(Written problem) Copy each of the records below word for word.
[Start Records supplied]
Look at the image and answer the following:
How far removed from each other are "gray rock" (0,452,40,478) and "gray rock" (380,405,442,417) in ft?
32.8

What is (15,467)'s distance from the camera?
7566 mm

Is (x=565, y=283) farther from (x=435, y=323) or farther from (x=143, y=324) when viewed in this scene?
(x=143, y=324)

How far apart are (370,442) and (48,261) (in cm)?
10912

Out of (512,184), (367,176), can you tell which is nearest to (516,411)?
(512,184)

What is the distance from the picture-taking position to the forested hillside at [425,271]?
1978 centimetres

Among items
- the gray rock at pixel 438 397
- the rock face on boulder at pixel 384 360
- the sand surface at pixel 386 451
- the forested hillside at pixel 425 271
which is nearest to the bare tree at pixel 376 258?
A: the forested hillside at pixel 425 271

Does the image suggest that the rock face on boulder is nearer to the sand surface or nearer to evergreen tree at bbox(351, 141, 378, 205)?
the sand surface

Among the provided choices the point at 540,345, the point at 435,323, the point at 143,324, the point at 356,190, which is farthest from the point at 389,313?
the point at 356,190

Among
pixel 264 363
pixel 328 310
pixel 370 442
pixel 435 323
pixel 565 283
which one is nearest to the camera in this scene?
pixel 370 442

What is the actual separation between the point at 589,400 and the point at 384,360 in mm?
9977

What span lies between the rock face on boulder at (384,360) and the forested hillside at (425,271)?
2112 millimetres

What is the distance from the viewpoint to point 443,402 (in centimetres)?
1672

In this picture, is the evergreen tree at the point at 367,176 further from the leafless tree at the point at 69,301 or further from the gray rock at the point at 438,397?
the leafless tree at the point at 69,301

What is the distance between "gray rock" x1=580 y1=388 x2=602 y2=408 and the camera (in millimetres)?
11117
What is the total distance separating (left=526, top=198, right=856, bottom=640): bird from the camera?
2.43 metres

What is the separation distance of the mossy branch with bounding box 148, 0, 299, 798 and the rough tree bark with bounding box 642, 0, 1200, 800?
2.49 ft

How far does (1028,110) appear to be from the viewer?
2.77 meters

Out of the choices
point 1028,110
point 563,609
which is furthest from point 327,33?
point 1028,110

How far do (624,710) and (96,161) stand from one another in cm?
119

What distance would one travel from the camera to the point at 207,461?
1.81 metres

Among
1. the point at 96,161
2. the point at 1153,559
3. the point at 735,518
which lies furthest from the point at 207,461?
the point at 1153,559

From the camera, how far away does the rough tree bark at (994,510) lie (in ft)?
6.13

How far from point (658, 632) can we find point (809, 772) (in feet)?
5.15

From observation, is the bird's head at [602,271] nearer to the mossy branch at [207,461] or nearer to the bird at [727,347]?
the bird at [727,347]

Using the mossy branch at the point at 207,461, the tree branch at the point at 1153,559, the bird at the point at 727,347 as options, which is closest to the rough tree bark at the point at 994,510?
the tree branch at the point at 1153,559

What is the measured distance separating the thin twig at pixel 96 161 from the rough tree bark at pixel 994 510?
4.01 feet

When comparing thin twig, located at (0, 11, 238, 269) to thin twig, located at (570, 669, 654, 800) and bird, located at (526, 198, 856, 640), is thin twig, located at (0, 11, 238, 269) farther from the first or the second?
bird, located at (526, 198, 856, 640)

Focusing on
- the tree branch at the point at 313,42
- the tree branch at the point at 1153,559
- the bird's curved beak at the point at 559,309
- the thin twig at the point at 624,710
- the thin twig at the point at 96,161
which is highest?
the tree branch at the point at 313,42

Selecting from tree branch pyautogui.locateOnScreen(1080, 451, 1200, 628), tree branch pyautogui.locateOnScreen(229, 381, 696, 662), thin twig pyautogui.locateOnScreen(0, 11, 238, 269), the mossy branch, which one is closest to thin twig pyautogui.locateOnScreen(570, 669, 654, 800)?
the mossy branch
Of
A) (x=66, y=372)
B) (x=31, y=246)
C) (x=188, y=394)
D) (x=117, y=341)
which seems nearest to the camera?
[End Records supplied]
(Full answer)
Look at the image and answer the following:
How far removed from each other are "gray rock" (0,452,40,478) and "gray rock" (380,405,442,417) in ft?
32.8

What is (15,467)'s distance from the camera?
7566 mm

Is (x=565, y=283) farther from (x=435, y=323) or farther from (x=143, y=324) when viewed in this scene?
(x=143, y=324)

How far apart are (370,442) and (48,261) (in cm)?
10912

Out of (512,184), (367,176), can you tell which is nearest to (516,411)?
(512,184)

What is the distance from the picture-taking position to the forested hillside at [425,271]?
1978 centimetres

Among items
- the gray rock at pixel 438 397
- the rock face on boulder at pixel 384 360
- the sand surface at pixel 386 451
- the forested hillside at pixel 425 271
which is nearest to the bare tree at pixel 376 258?
A: the forested hillside at pixel 425 271

Does the image suggest that the rock face on boulder is nearer to the sand surface or nearer to evergreen tree at bbox(351, 141, 378, 205)?
the sand surface

Among the provided choices the point at 540,345, the point at 435,323, the point at 143,324, the point at 356,190, which is farthest from the point at 389,313?
the point at 356,190

Among
pixel 264 363
pixel 328 310
pixel 370 442
pixel 435 323
pixel 565 283
which one is nearest to the camera in this scene?
pixel 370 442

What is the actual separation between the point at 589,400 and the point at 384,360 in mm?
9977

What span lies between the rock face on boulder at (384,360) and the forested hillside at (425,271)?
2112 millimetres

What is the distance from the viewpoint to point 443,402 (in centimetres)?
1672

In this picture, is the evergreen tree at the point at 367,176 further from the leafless tree at the point at 69,301 or further from the gray rock at the point at 438,397?
the leafless tree at the point at 69,301

What is the distance between "gray rock" x1=580 y1=388 x2=602 y2=408 and the camera (in millimetres)?
11117
What is the total distance separating (left=526, top=198, right=856, bottom=640): bird from the camera?
2.43 metres

What is the separation distance of the mossy branch with bounding box 148, 0, 299, 798 and the rough tree bark with bounding box 642, 0, 1200, 800?
2.49 ft

How far does (1028,110) appear to be from the viewer?
2.77 meters

Out of the choices
point 1028,110
point 563,609
which is furthest from point 327,33?
point 1028,110

How far do (624,710) and (96,161) stand from one another in cm?
119

What distance would one travel from the camera to the point at 207,461?
1.81 metres

Among
1. the point at 96,161
2. the point at 1153,559
3. the point at 735,518
which lies furthest from the point at 207,461?
the point at 1153,559

From the camera, how far away does the rough tree bark at (994,510) lie (in ft)?
6.13

How far from point (658, 632) can we find point (809, 772) (in feet)?
5.15

From observation, is the bird's head at [602,271] nearer to the mossy branch at [207,461] or nearer to the bird at [727,347]?
the bird at [727,347]

Using the mossy branch at the point at 207,461, the tree branch at the point at 1153,559, the bird at the point at 727,347 as options, which is closest to the rough tree bark at the point at 994,510?
the tree branch at the point at 1153,559

What is the measured distance separating the thin twig at pixel 96 161 from the rough tree bark at pixel 994 510?
4.01 feet

When comparing thin twig, located at (0, 11, 238, 269) to thin twig, located at (570, 669, 654, 800) and bird, located at (526, 198, 856, 640), is thin twig, located at (0, 11, 238, 269) farther from the first or the second?
bird, located at (526, 198, 856, 640)

Focusing on
- the tree branch at the point at 313,42
- the tree branch at the point at 1153,559
- the bird's curved beak at the point at 559,309
- the thin twig at the point at 624,710
- the thin twig at the point at 96,161
which is highest?
the tree branch at the point at 313,42

Selecting from tree branch pyautogui.locateOnScreen(1080, 451, 1200, 628), tree branch pyautogui.locateOnScreen(229, 381, 696, 662), thin twig pyautogui.locateOnScreen(0, 11, 238, 269), the mossy branch, which one is closest to thin twig pyautogui.locateOnScreen(570, 669, 654, 800)?
the mossy branch
Of
A) (x=66, y=372)
B) (x=31, y=246)
C) (x=188, y=394)
D) (x=117, y=341)
which seems nearest to the camera?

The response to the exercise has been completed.